You heard me. Taekwon-do sucks. …For some people. For others, it’s awesome. You see, taekwon-do isn’t good or bad by itself. It all depends on the person.
I’ll elaborate on why that is, but first allow me to provide a little background.
There used to be a blog that I loved, run by a guy named Rob Redmond, called 24 Fighting Chickens. Even though it was about Shotokan karate, most of it was applicable to the martial arts in general. Mr. Redmond came up with this theory that he called Redmond’s Axiom of Platform Dependency:
Axiom: Karate is not a person, place, or thing. Karate is only a set of instructions. Until those instructions are executed by someone, they exist only in the abstract. Karate has no philosophy. Karate has no shape. Karate has no effectiveness. Karate has no qualities at all other than as a set of instructions. The person doing karate gives it all of its qualities the way a glass gives water shape, the way computer hardware gives software speed and reliability.
Redmond might not have been the first person to ever come up with this idea, but he believes he was the first to put it into such detail.
Wherever it says “karate”, you could easily substitute the word “taekwon-do”. Or “judo”. Or “Ameri-Do-Te”. The martial art doesn’t matter. Every martial art is just a set of instructions. It’s the person who takes those instructions and makes them work well …or poorly.
Let’s look at this axiom in action. Let’s pretend that you were so inflexible that you couldn’t kick above your waist to save your life. You wouldn’t do very well in taekwon-do, would you? You’d never be able to execute your kicks well enough to have good patterns. That level of inflexibility would probably even affect your stances. And as for sparring, you’d never be able to land a legal point with a kick.
That doesn’t necessarily mean you wouldn’t enjoy taekwon-do, just that you would never be great at it.
But let’s say you had lightning-quick reflexes and good hands. Maybe you’d be amazing at boxing.
Now, let’s pretend that instead of being the inflexible person, you’re watching the inflexible person. Could you, in all good conscience, see this person’s ineffective kicks and say that taekwon-do is an ineffective martial art?
No, you couldn’t (I hope). But you also can’t look at an “ideal” taekwon-do practitioner and claim that taekwon-do is an effective martial art. You can only say that the person practicing the art is good.
No martial art is good or bad by itself. Only people are good or bad at achieving certain goals or objectives using the instructions they learned from that martial art.
People can’t even be good or bad at a martial art itself. I could be bad at fighting, because I can objectively win or lose. I can be bad at patterns because I don’t measure up to the ideals that have evolved for how patterns should be performed. But I can’t be good or bad at taekwon-do, because I can’t be good or bad at at set of instructions; only on how I follow those instructions.
Let’s look at this a different way. Have you ever stumbled across any of those “martial art X vs. martial art Y” videos online? Can you put any stock in those? Is taekwon-do better than karate? Or Brazilian jiu-jitsu? Nope. It can’t be. It can’t be worse, either. A taekwon-do fighter may beat a karate fighter, for example, but that doesn’t mean that one art is somehow superior to the other. Only that person A is better at fighting than person B, using the skills that they know.

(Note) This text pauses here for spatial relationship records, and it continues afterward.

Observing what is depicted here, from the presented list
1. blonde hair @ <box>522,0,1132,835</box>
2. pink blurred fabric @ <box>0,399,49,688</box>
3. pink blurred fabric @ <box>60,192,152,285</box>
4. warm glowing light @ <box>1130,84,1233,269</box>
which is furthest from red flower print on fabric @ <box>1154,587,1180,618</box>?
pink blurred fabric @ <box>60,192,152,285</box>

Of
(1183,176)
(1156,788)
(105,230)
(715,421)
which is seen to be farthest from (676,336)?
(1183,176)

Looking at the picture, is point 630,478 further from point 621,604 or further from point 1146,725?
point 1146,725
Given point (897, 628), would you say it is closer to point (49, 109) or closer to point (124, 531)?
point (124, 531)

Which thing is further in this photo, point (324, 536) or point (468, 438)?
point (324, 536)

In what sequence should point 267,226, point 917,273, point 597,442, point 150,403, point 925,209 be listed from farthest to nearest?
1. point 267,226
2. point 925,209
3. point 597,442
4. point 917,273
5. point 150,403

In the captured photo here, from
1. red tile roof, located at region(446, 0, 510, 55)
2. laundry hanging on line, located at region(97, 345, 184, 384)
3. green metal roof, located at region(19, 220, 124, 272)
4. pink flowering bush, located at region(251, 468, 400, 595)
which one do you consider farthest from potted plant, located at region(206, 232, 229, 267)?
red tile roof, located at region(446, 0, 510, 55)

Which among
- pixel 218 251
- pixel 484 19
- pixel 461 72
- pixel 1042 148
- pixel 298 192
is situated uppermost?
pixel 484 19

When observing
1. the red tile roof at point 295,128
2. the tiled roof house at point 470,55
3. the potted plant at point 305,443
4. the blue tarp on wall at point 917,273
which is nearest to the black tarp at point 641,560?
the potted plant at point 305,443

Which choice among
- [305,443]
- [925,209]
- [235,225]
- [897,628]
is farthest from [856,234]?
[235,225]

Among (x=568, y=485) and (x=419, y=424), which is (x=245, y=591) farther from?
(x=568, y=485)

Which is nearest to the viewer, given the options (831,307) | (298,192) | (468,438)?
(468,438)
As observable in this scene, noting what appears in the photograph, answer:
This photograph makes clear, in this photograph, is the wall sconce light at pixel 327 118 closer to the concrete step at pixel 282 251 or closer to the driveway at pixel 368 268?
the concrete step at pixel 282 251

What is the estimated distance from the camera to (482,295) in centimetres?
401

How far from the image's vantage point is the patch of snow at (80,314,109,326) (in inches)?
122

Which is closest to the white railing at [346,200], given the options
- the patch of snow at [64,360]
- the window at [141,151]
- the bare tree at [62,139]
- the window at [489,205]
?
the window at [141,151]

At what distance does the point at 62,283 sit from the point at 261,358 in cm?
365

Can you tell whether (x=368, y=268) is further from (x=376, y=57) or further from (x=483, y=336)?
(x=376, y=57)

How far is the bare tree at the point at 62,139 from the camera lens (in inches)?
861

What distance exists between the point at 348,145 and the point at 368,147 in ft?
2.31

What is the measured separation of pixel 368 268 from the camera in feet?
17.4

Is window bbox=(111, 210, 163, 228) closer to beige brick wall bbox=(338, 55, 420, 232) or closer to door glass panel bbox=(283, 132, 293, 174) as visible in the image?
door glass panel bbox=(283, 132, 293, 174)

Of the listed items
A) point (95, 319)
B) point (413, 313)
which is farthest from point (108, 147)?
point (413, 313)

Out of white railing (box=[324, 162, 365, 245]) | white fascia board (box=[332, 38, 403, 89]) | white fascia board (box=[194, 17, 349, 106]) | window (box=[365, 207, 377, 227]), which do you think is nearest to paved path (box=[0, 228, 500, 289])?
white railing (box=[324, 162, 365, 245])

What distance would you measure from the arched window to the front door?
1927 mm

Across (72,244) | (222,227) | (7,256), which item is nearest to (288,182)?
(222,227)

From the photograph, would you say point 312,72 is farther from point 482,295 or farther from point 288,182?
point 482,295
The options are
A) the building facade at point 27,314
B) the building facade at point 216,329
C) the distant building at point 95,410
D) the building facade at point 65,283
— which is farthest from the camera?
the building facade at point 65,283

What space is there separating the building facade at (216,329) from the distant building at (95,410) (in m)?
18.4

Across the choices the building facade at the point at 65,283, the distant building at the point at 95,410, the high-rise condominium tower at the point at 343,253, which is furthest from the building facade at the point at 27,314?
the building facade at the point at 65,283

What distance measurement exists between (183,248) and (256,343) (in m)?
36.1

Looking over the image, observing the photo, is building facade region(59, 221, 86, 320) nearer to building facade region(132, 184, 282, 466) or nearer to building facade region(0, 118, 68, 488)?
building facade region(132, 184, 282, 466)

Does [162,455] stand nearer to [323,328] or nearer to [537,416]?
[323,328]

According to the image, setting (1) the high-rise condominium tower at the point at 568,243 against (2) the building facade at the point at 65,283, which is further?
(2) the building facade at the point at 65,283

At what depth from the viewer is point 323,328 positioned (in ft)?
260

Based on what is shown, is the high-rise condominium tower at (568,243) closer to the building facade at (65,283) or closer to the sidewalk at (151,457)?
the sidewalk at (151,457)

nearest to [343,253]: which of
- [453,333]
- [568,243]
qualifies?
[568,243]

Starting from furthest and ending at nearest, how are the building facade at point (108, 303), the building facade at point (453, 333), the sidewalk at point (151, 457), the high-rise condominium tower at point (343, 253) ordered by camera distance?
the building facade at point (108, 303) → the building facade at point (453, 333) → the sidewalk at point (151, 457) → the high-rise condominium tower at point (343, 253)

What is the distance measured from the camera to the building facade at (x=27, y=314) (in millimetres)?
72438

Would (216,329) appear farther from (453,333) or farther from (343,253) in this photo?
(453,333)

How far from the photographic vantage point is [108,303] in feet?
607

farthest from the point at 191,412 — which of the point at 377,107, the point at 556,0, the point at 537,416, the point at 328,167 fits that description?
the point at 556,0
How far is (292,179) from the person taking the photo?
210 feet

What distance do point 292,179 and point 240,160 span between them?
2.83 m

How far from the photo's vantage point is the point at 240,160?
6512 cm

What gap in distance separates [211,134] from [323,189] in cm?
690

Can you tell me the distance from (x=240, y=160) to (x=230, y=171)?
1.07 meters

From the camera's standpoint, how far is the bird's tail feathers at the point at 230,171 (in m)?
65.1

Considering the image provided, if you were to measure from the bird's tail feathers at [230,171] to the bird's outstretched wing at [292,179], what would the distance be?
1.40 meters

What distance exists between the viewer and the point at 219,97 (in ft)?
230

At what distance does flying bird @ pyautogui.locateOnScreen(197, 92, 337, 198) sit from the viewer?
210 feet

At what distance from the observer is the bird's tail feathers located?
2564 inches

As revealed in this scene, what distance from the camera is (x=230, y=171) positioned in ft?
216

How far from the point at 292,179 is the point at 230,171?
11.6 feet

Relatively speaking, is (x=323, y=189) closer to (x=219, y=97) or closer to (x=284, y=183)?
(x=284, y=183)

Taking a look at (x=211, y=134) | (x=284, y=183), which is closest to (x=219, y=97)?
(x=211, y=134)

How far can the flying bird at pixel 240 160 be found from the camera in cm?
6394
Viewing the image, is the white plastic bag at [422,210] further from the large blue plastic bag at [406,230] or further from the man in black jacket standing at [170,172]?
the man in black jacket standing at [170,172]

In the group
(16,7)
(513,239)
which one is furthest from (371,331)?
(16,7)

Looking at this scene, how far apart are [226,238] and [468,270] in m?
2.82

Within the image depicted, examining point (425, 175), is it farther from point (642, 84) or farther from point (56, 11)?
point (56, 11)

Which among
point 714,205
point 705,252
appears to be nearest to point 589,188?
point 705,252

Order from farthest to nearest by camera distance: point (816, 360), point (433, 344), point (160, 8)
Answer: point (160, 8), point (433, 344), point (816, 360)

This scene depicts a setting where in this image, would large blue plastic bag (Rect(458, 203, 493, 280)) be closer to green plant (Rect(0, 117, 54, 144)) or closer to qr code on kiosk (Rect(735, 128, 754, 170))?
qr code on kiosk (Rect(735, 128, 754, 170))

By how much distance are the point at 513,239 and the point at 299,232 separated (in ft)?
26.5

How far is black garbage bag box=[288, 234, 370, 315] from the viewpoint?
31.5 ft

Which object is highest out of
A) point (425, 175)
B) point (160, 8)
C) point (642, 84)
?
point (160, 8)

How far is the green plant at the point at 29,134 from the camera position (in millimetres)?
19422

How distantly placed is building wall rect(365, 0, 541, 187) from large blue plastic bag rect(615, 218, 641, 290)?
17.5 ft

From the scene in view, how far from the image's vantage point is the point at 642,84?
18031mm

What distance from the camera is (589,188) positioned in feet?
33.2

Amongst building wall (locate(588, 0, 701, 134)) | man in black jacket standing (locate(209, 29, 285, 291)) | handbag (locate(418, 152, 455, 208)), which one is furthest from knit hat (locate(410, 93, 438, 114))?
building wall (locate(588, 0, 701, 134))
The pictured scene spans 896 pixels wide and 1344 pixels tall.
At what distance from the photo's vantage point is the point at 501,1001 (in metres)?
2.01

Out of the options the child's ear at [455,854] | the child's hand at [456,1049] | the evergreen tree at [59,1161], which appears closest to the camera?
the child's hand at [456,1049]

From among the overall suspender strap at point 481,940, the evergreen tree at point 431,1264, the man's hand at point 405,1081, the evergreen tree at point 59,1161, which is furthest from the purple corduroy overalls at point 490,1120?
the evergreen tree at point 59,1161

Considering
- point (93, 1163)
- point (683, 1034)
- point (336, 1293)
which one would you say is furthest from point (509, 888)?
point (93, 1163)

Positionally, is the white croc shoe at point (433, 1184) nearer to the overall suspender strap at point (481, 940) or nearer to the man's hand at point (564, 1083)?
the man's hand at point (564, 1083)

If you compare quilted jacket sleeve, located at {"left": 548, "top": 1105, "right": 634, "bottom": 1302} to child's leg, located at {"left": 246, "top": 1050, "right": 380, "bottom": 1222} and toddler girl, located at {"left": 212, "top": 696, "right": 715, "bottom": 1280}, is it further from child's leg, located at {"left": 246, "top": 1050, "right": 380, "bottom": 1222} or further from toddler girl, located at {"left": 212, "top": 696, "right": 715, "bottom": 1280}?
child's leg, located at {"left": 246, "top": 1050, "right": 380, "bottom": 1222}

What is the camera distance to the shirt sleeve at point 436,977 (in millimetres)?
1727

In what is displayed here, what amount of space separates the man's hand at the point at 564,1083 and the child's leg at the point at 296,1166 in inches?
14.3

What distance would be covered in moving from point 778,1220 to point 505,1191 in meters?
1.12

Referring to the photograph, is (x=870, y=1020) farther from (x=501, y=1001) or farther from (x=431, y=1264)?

And remember that every person is different and is able to execute the instructions from each art differently. I might do well with taekwon-do, but not with wushu, for example.
But it’s not just the art. It’s also how the instructions are given and interpreted. I could give the same instructions for a technique to two different people. One could perform it flawlessly and the other could perform it terribly. Not just because of physical differences, but because it’s up to me to find a way to communicate with both people so that they understand the instructions. People learn in different ways.
Rob Redmond likened it to trying to run software on two very different computers. While the software may be the same on both, you’ll get two different experiences—assuming it will run on both at all.
There are loads of factors that go into how well a person can perform a martial art and what they can do with it. So it’s really not possible to say that a martial art is good or bad, because it’s really all about the person.
So, yes, for some people taekwon-do sucks. And that’s OK.